=== Begin Enclosure ===

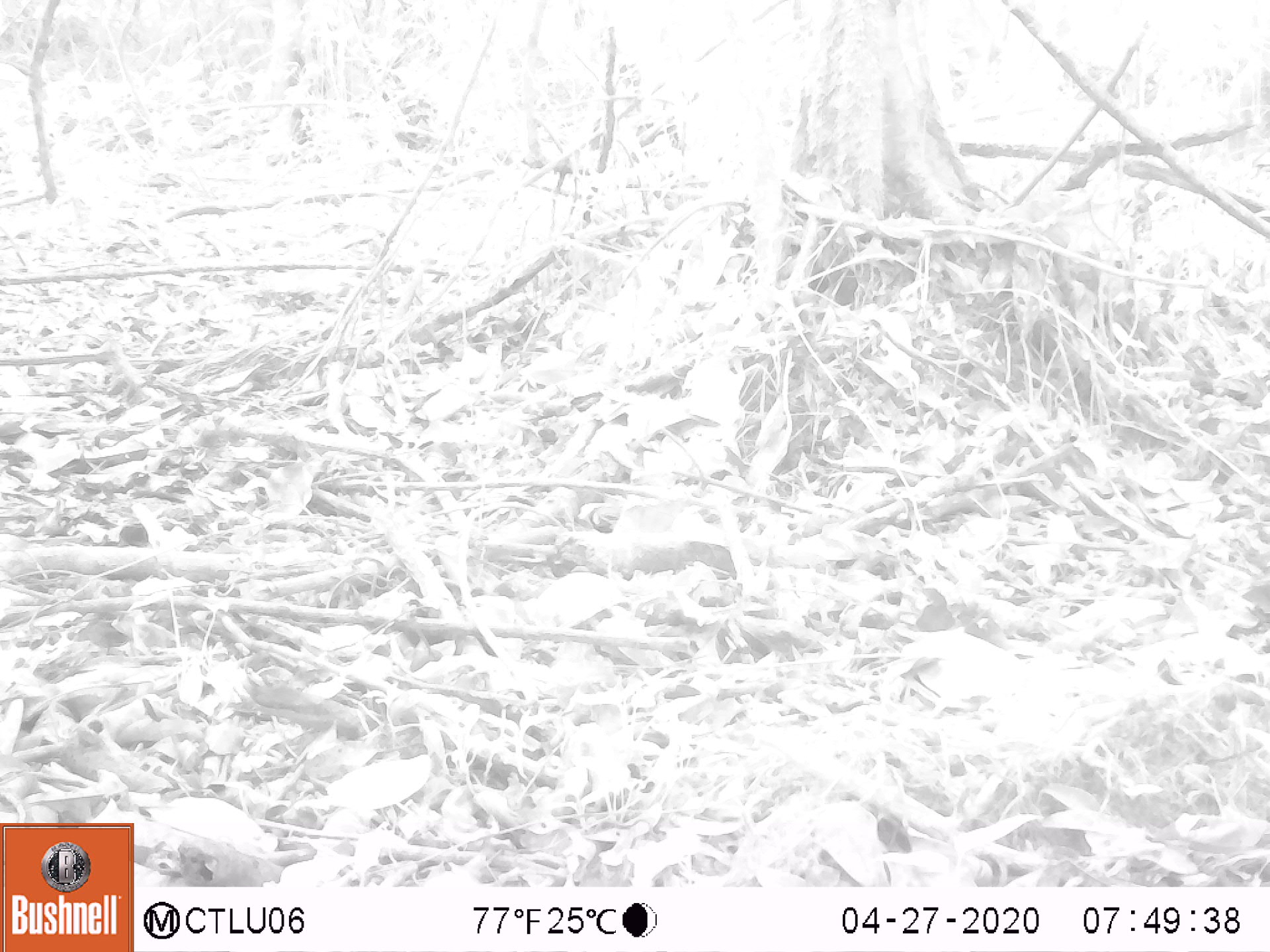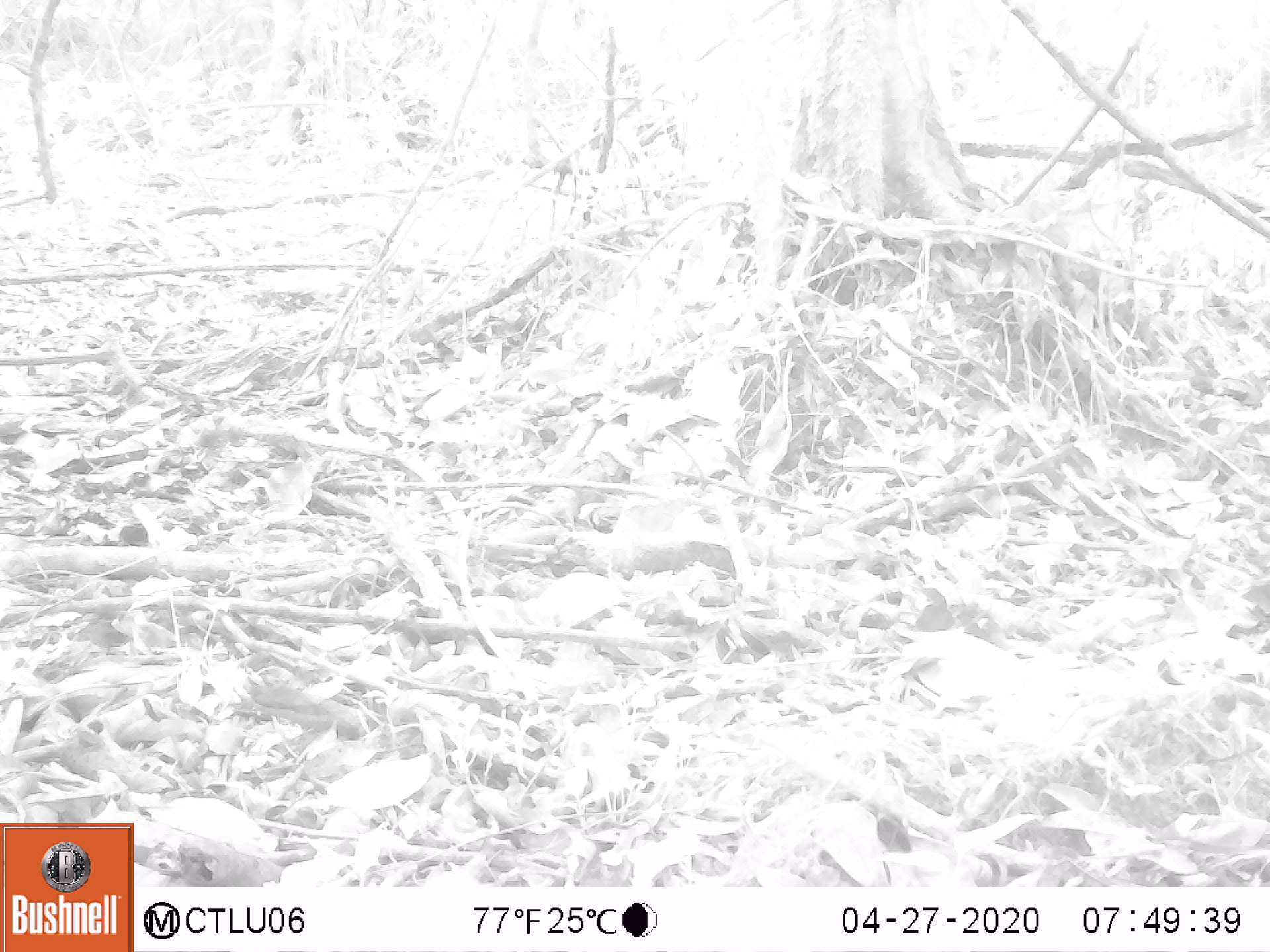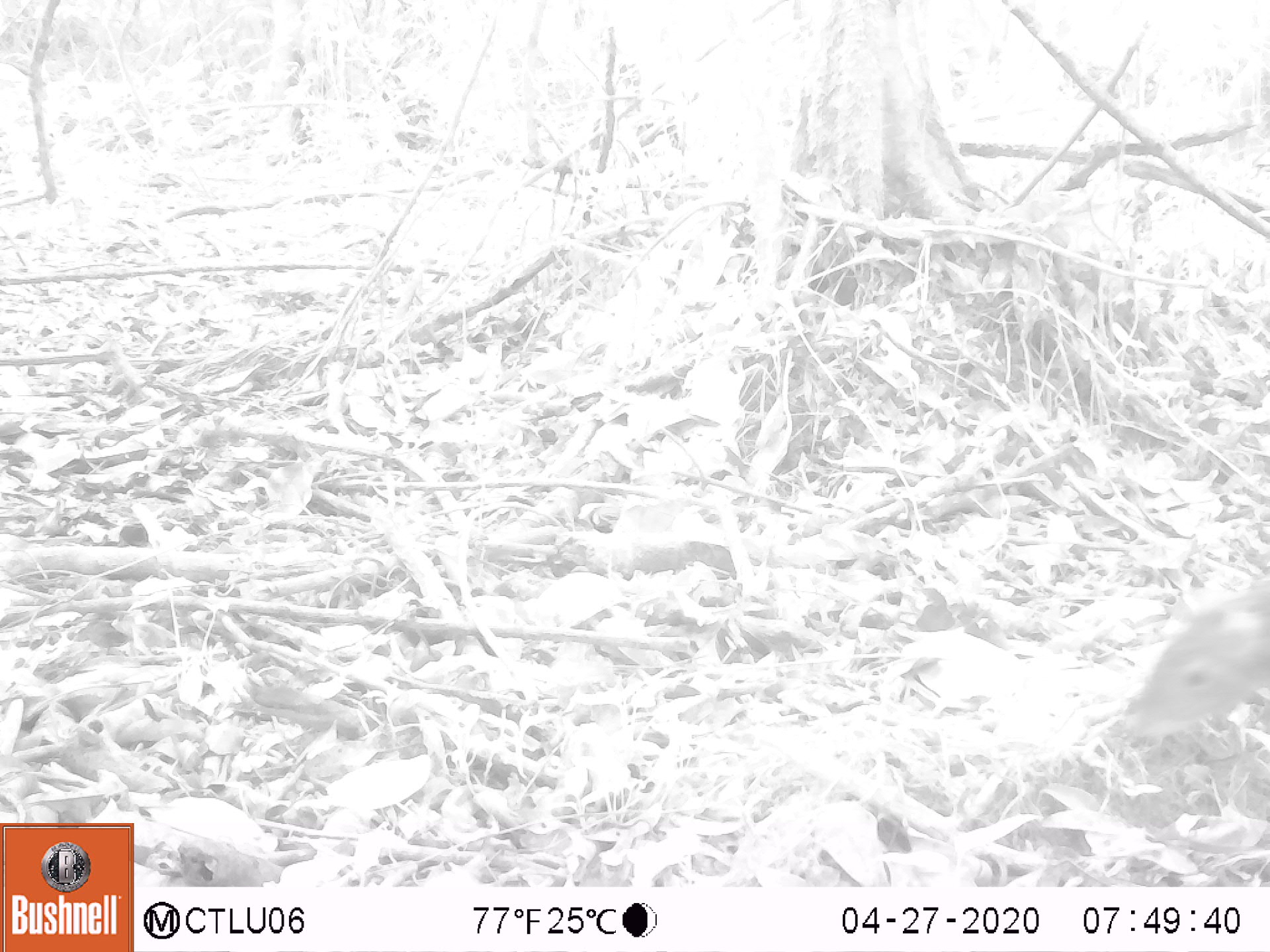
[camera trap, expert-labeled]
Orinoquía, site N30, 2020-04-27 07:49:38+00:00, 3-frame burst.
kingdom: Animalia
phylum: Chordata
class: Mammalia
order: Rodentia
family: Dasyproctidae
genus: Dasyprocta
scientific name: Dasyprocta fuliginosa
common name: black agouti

=== End Enclosure ===
=== Begin Enclosure ===

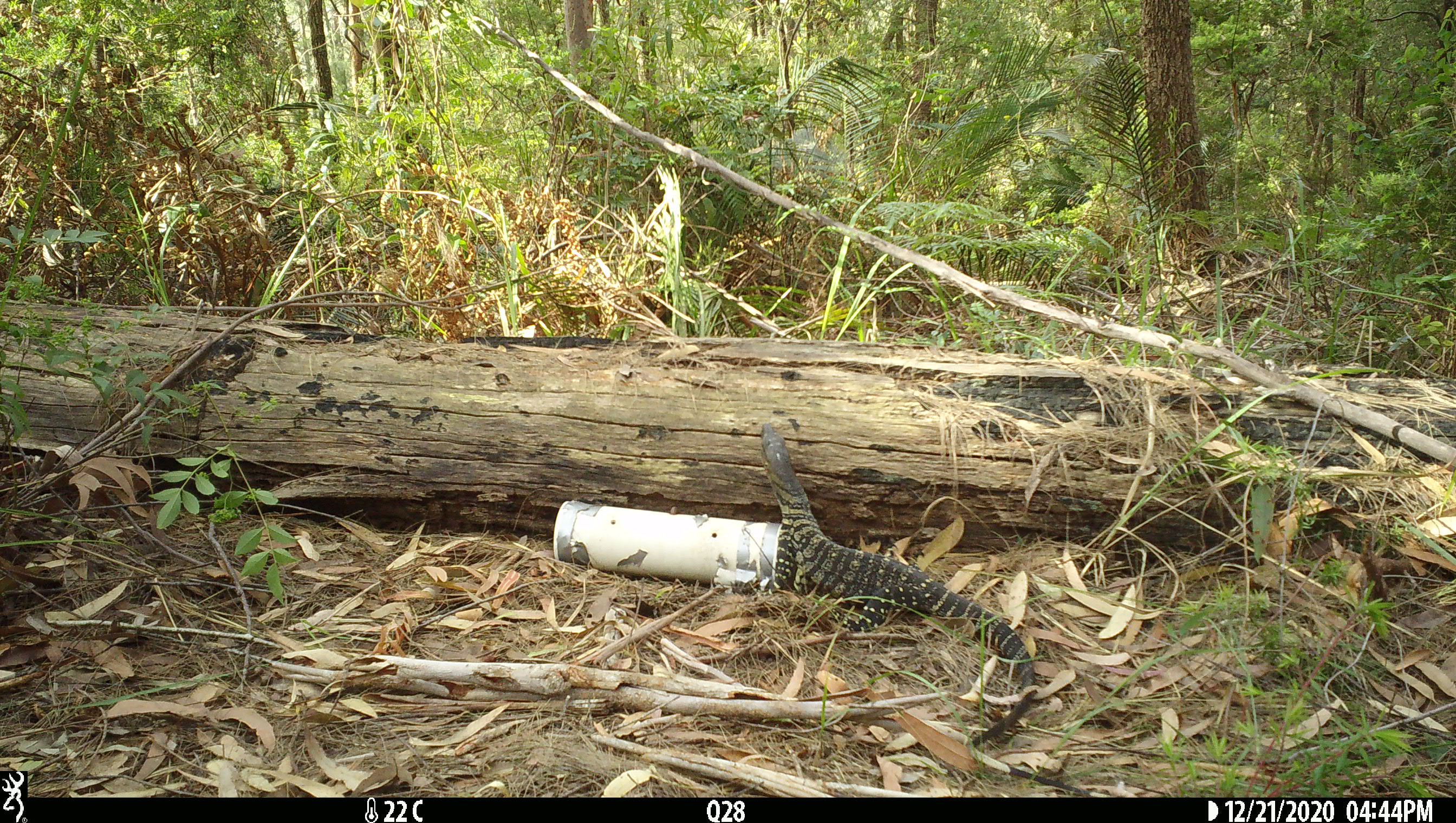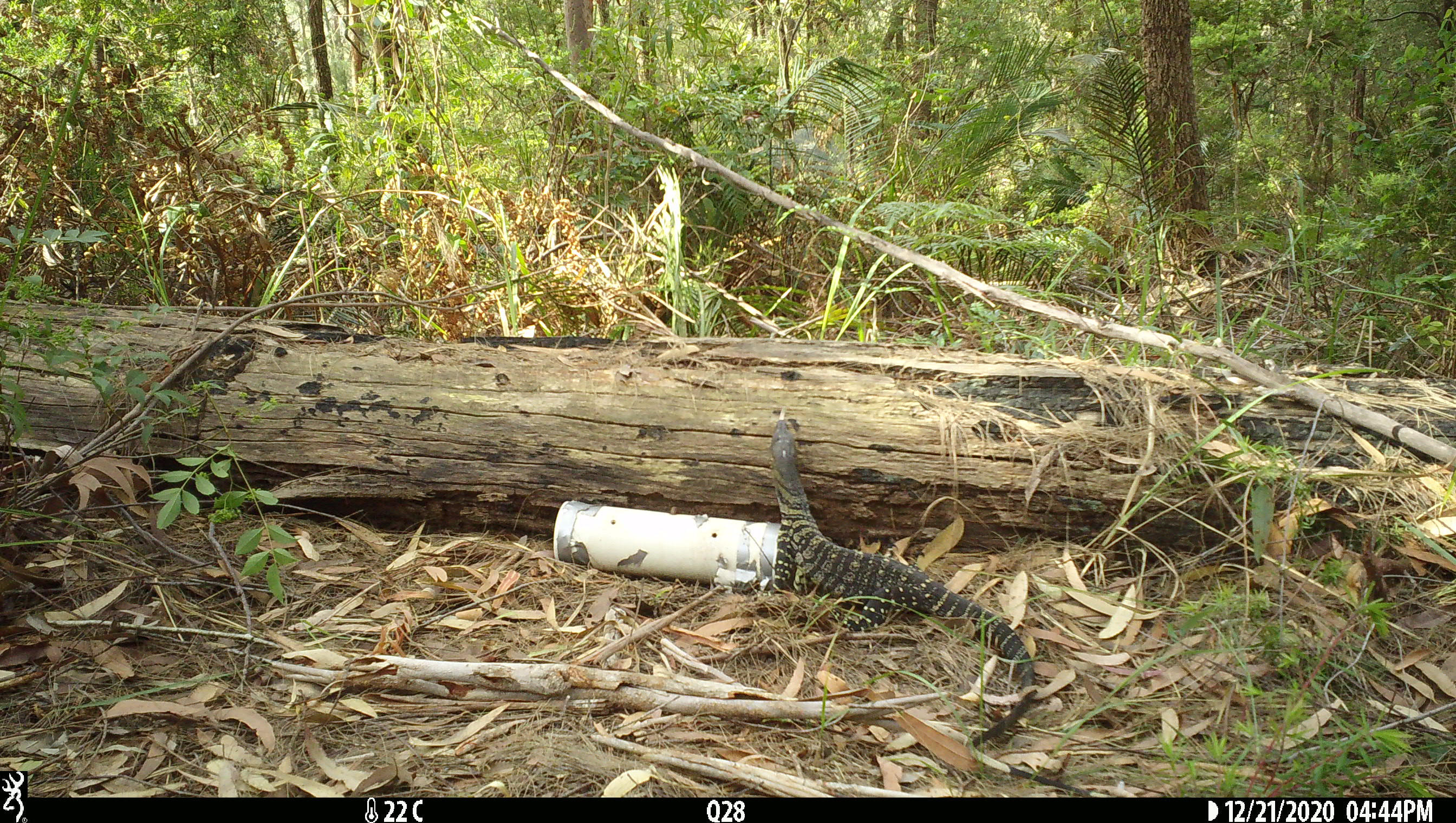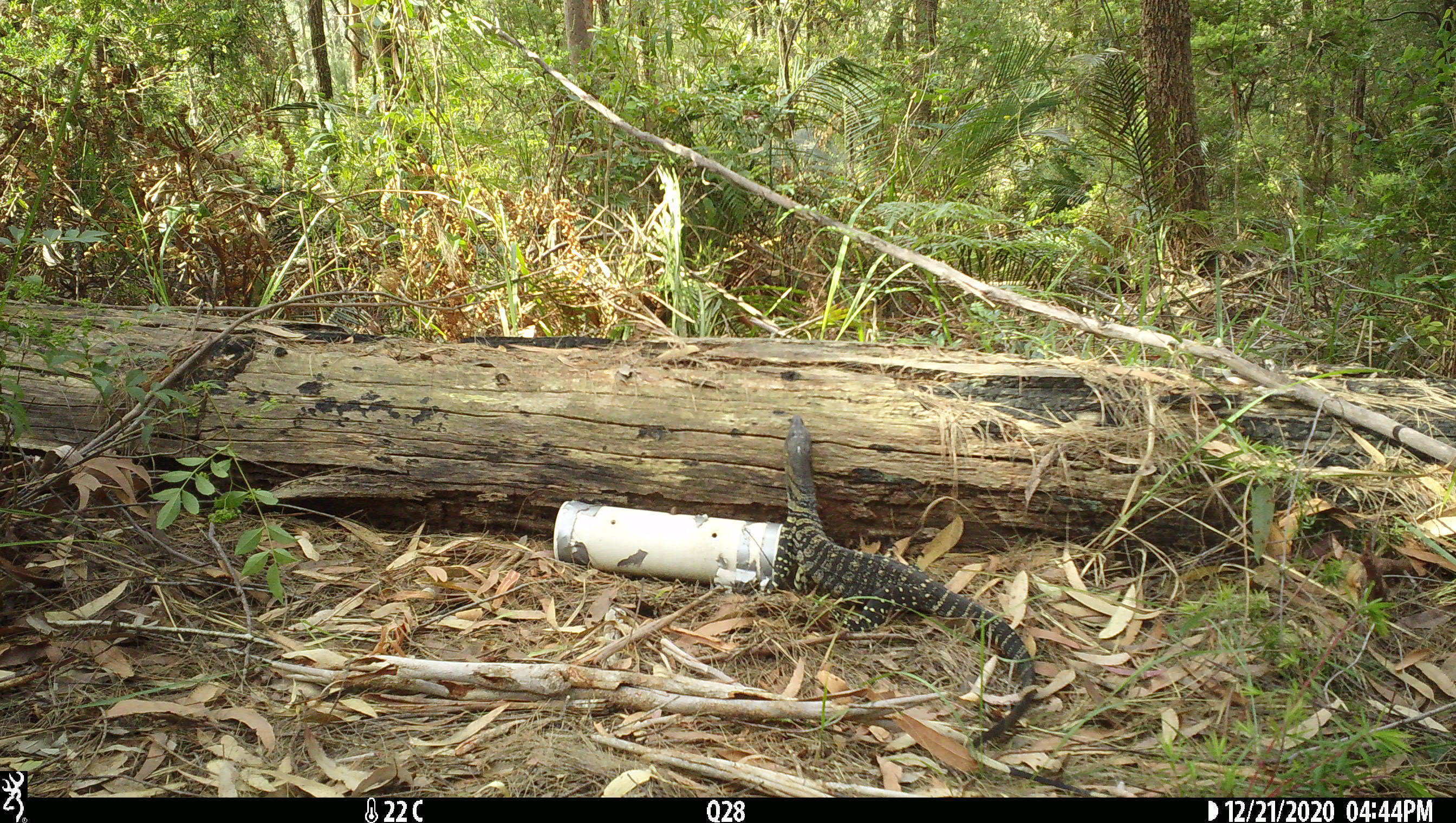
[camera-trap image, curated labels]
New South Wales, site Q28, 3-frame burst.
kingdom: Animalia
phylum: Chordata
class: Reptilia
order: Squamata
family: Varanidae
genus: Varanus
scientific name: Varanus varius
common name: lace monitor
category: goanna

=== End Enclosure ===
=== Begin Enclosure ===

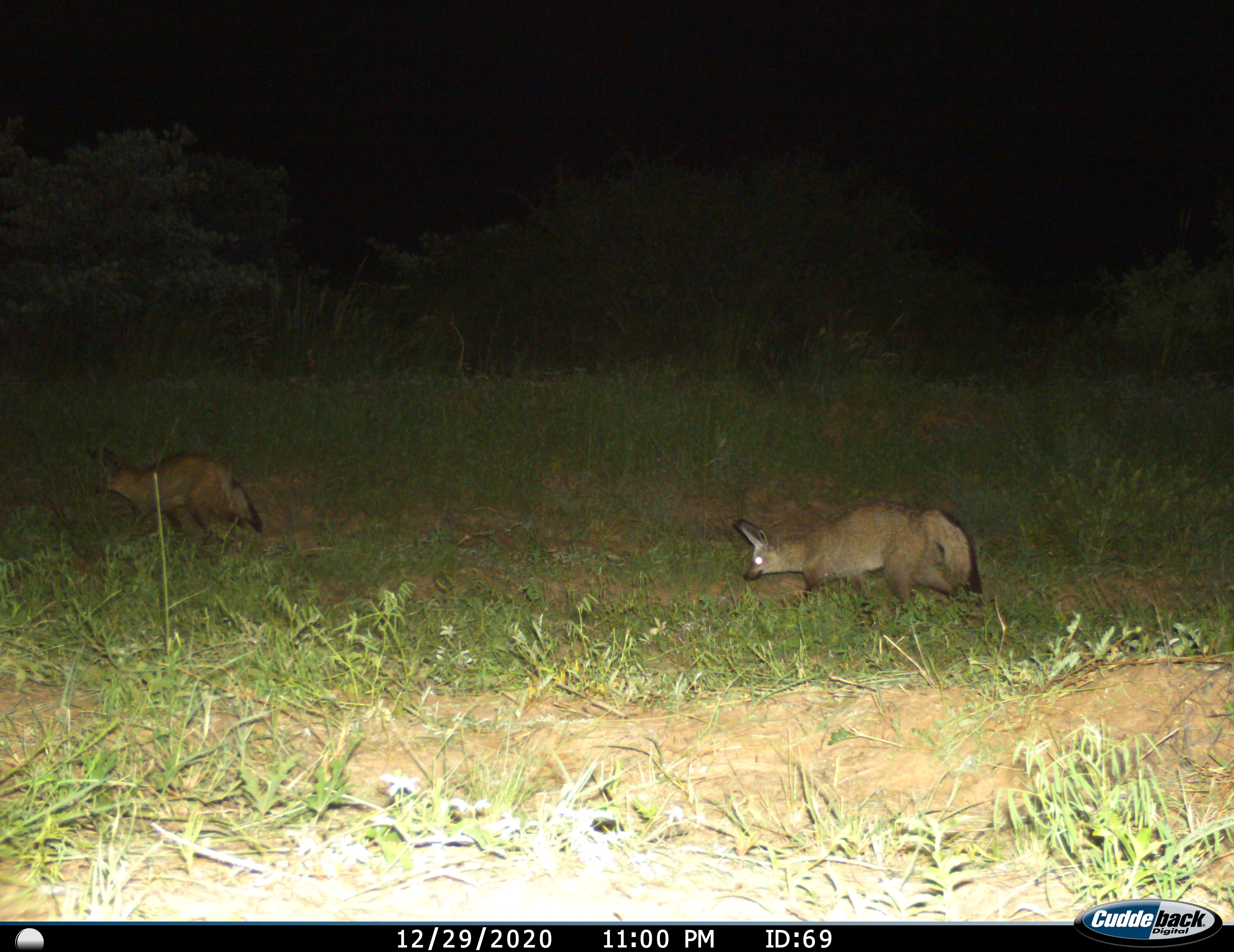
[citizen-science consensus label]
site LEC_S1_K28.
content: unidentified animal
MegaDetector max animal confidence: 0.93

=== End Enclosure ===

--- Requirement ---
Across the data, find each line that has "camera" in it and copy that line.

--- Reply ---
[camera trap, expert-labeled]
[camera-trap image, curated labels]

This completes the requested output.